Image-caption web data:
-=-=-=-=-

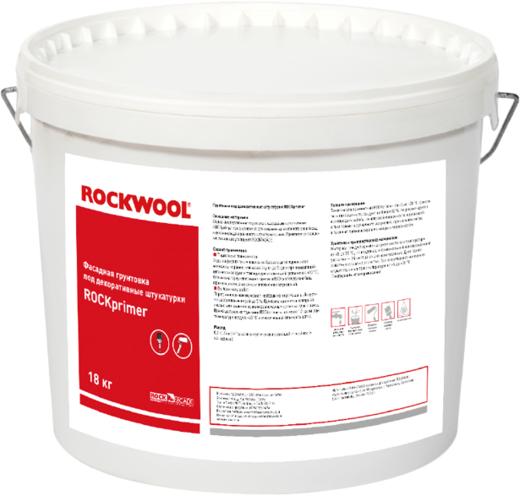 Rockwool Rockprimer фасадная грунтовка под декоративные штукатурки (18 кг)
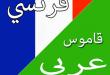 صور قاموس ناطق فرنسي عربي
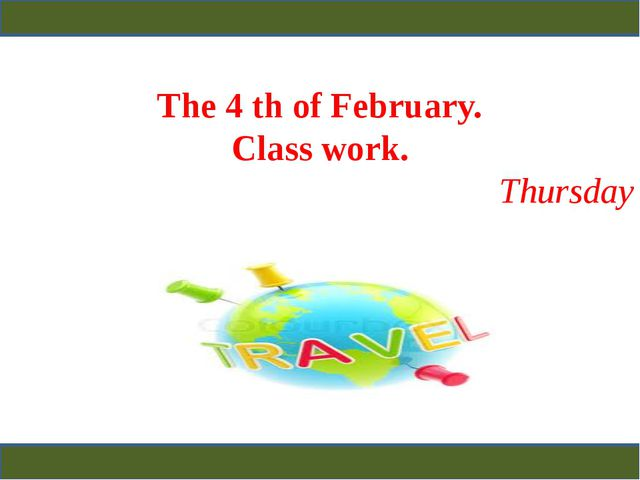 The 4 th of February. Class work. Thursday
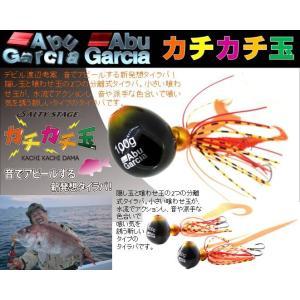 3個セット※アブガルシャ カチカチ玉 SSKKD80+10-KTRD カチカチ玉 80G+10G カニタコレッド AbuGarcia 036282068452|kabu-kazumi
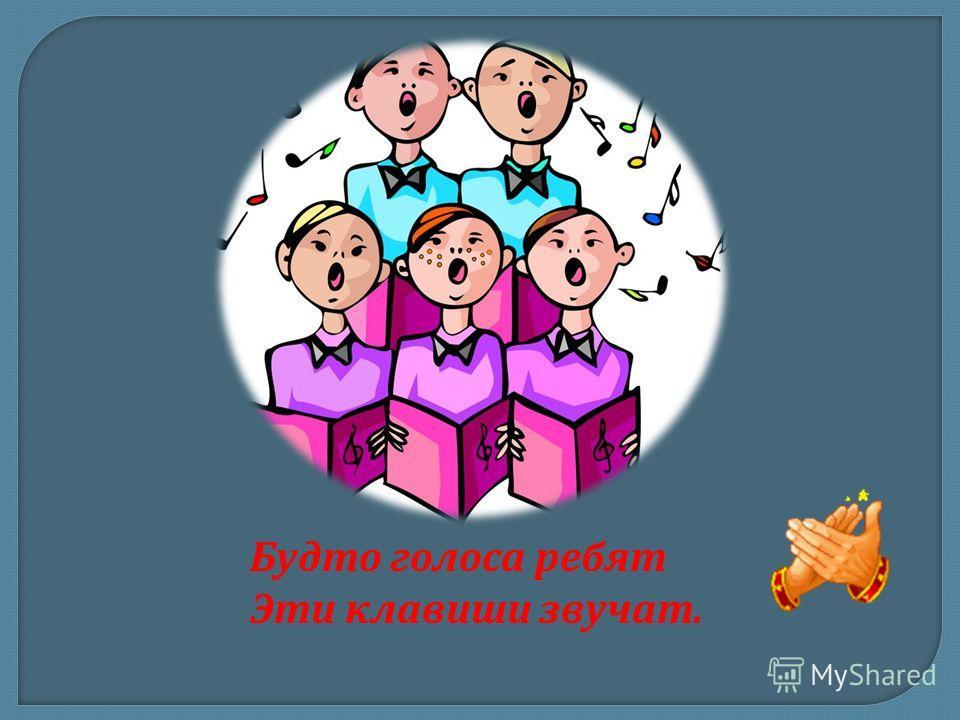 Если мы решим все вместе Песню для друзей сыграть, Будут звуки этой песни В средних клавишах звучать.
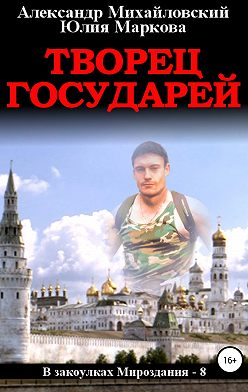Александр Михайловский - Творец государей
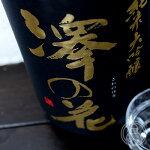 澤の花純米大吟醸720ml【伴野酒造/長野県】【クール便推奨】【日本酒】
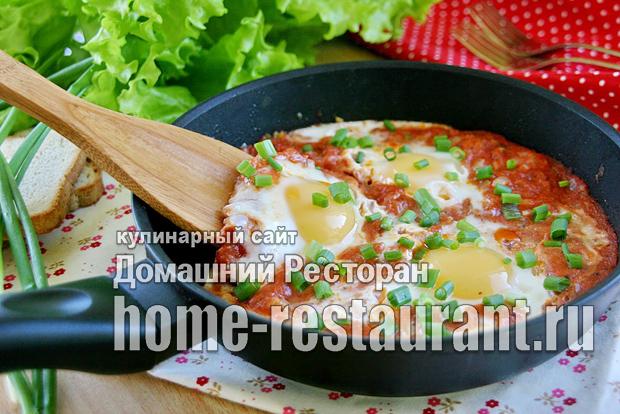 Яичница по-грузински фото_01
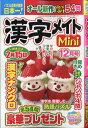漢字メイトMini (ミニ) 2020年 12月号 [雑誌]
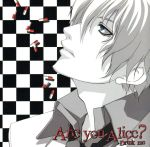 Are you Alice? -Drink me.(通常)(CDA)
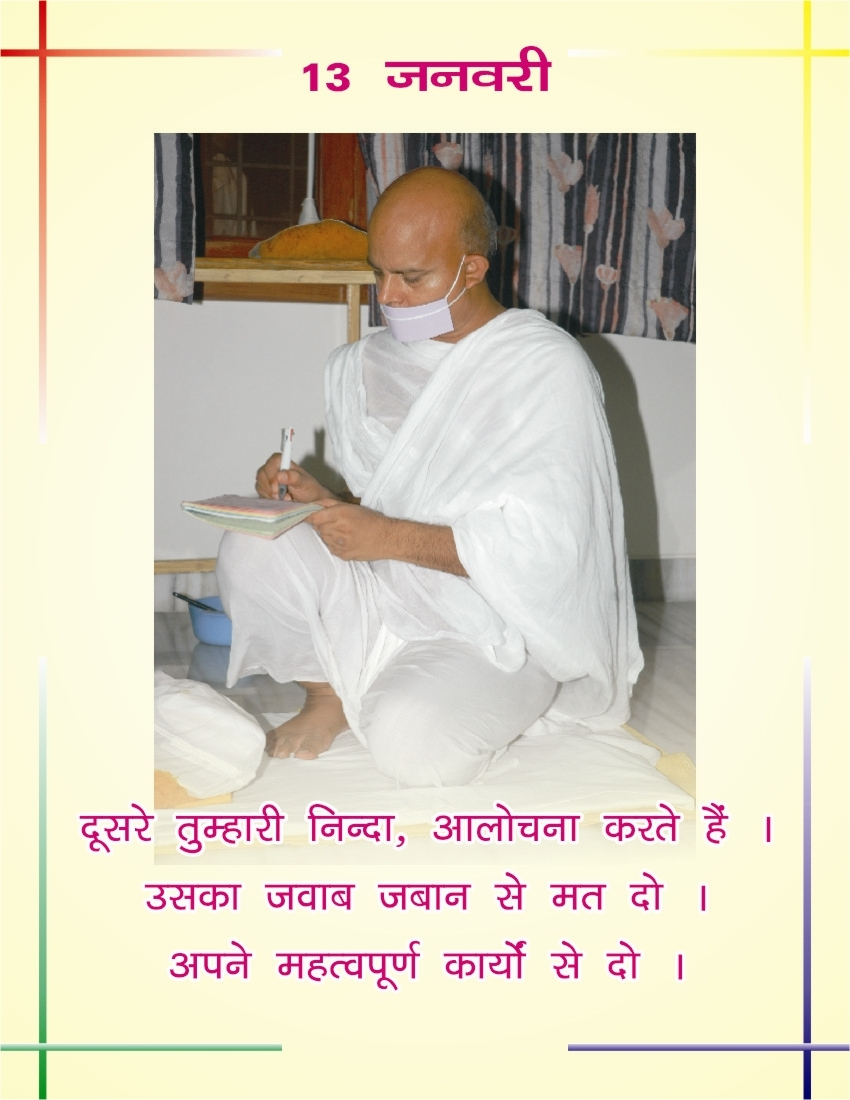 http://www.herenow4u.net/fileadmin/v3media/pics/persons/Acharya_Mahashraman/Quotes_from_Roj_Ki_Ek_Salah/0113_Roj_Ki_Ek_Salah.jpg
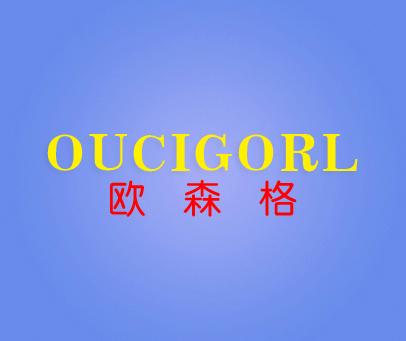 欧森格-OUCIGORL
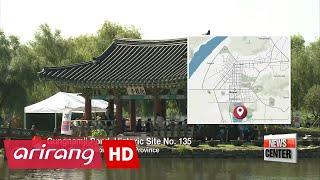 Buyeo-gun South Korea  city photo : Buyeo celebrates Baekje treasures and Unesco heritage anniversary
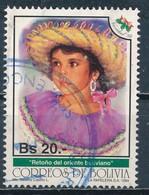 °°° BOLIVIA - Y&T N°881 - 1994 °°° - Bolivia
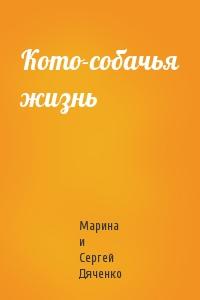 Сергей Дяченко - Кото-собачья жизнь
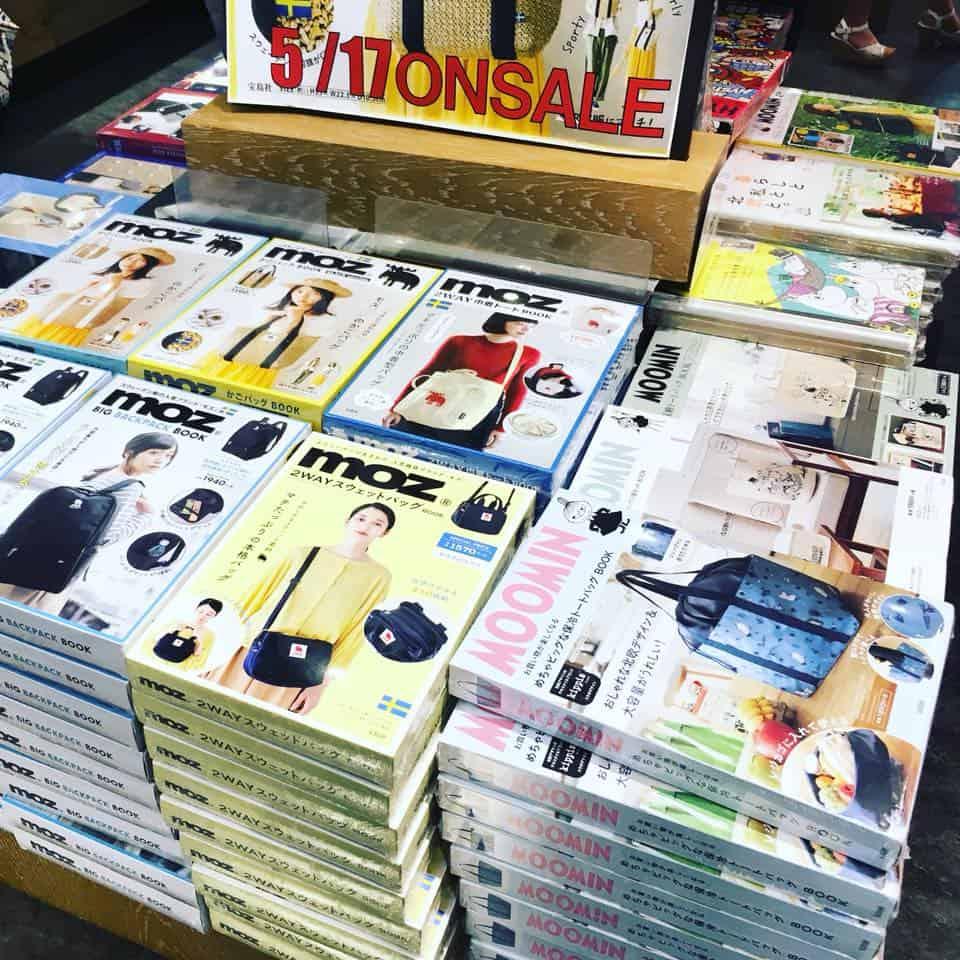 การตลาดวันละตอน กับ นวัตกรรมสิ่งพิมพ์ 4.0 จากญี่ปุ่น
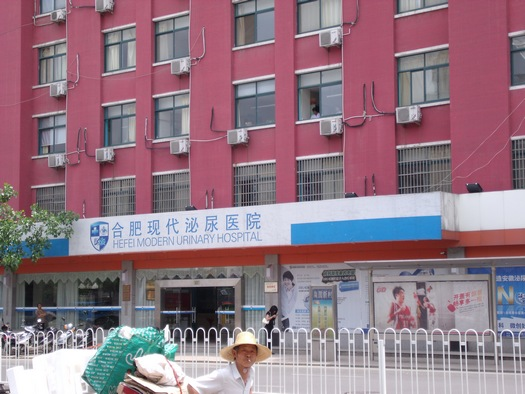 Chinese urinary hospital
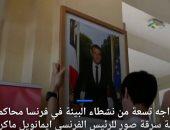 فيديو:  توجيه تهمة سرقة صور الرئيس الفرنسى إلى نشطاء بيئيون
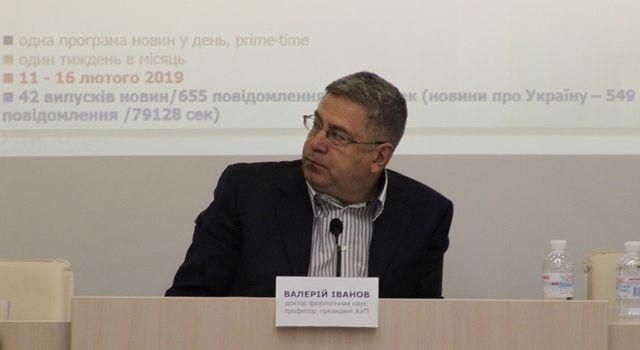 Президент АУП Валерий Иванов: тренинги для журналистов в оккупированном Крыму и обналичивание денег Фонда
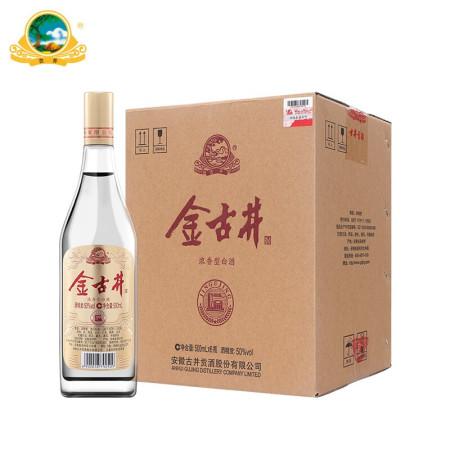 古井酒 金古井50度500mL*6瓶 纯粮光瓶粮食酒箱装白酒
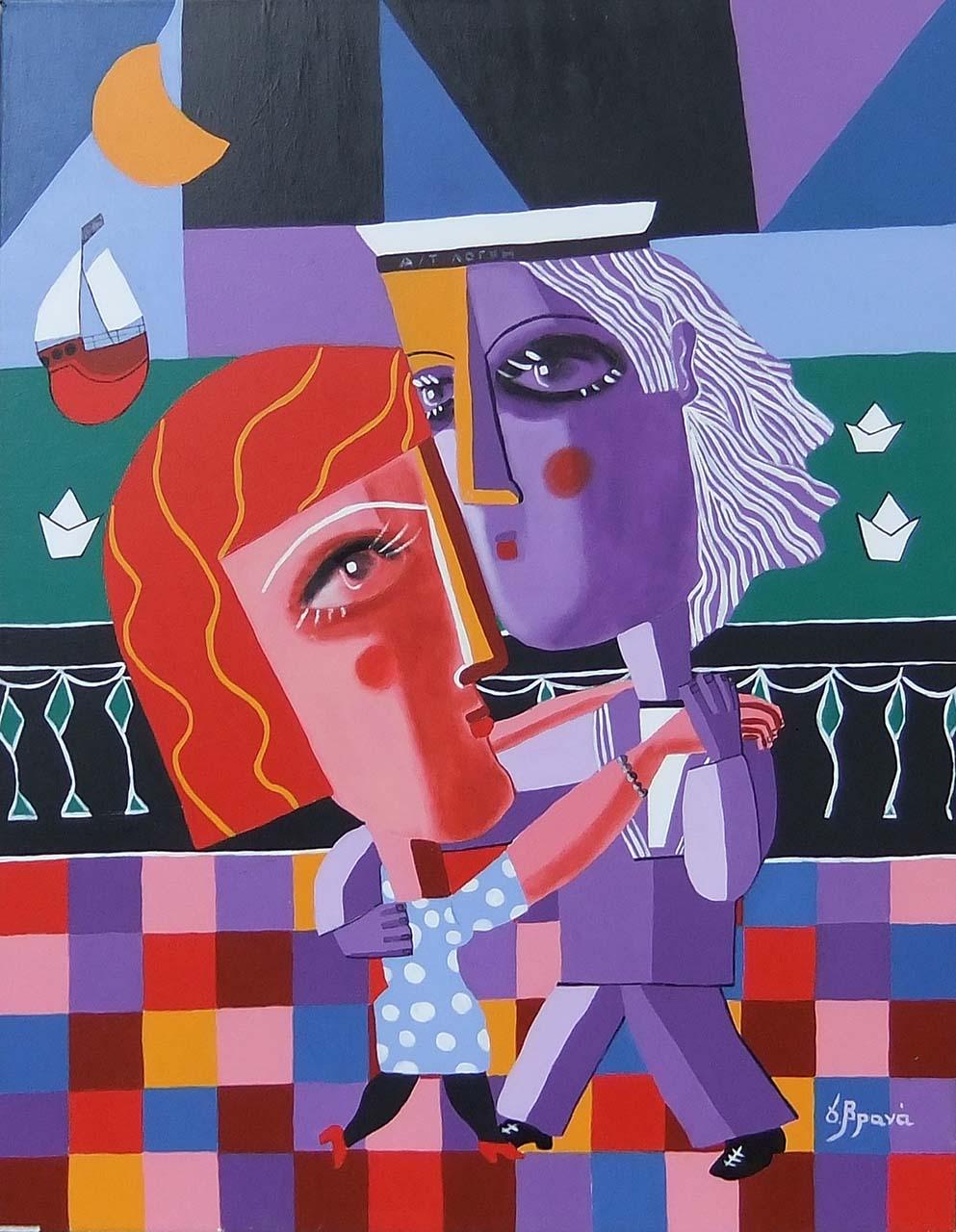 118. ΒΡΑΝΑ Γιούλη (1948;)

-=-=-=-=-

[WORK TO COMPLETE] Copy the lines above exactly and exclude every image.

[ANSWER TO THE PROBLEM]
 Rockwool Rockprimer фасадная грунтовка под декоративные штукатурки (18 кг)
 صور قاموس ناطق فرنسي عربي
 The 4 th of February. Class work. Thursday
 3個セット※アブガルシャ カチカチ玉 SSKKD80+10-KTRD カチカチ玉 80G+10G カニタコレッド AbuGarcia 036282068452|kabu-kazumi
 Если мы решим все вместе Песню для друзей сыграть, Будут звуки этой песни В средних клавишах звучать.
Александр Михайловский - Творец государей
 澤の花純米大吟醸720ml【伴野酒造/長野県】【クール便推奨】【日本酒】
 Яичница по-грузински фото_01
漢字メイトMini (ミニ) 2020年 12月号 [雑誌]
 Are you Alice? -Drink me.(通常)(CDA)
 http://www.herenow4u.net/fileadmin/v3media/pics/persons/Acharya_Mahashraman/Quotes_from_Roj_Ki_Ek_Salah/0113_Roj_Ki_Ek_Salah.jpg
 欧森格-OUCIGORL
 Buyeo-gun South Korea  city photo : Buyeo celebrates Baekje treasures and Unesco heritage anniversary
 °°° BOLIVIA - Y&T N°881 - 1994 °°° - Bolivia
 Сергей Дяченко - Кото-собачья жизнь
 การตลาดวันละตอน กับ นวัตกรรมสิ่งพิมพ์ 4.0 จากญี่ปุ่น
 Chinese urinary hospital
 فيديو:  توجيه تهمة سرقة صور الرئيس الفرنسى إلى نشطاء بيئيون
 Президент АУП Валерий Иванов: тренинги для журналистов в оккупированном Крыму и обналичивание денег Фонда
 古井酒 金古井50度500mL*6瓶 纯粮光瓶粮食酒箱装白酒
 118. ΒΡΑΝΑ Γιούλη (1948;)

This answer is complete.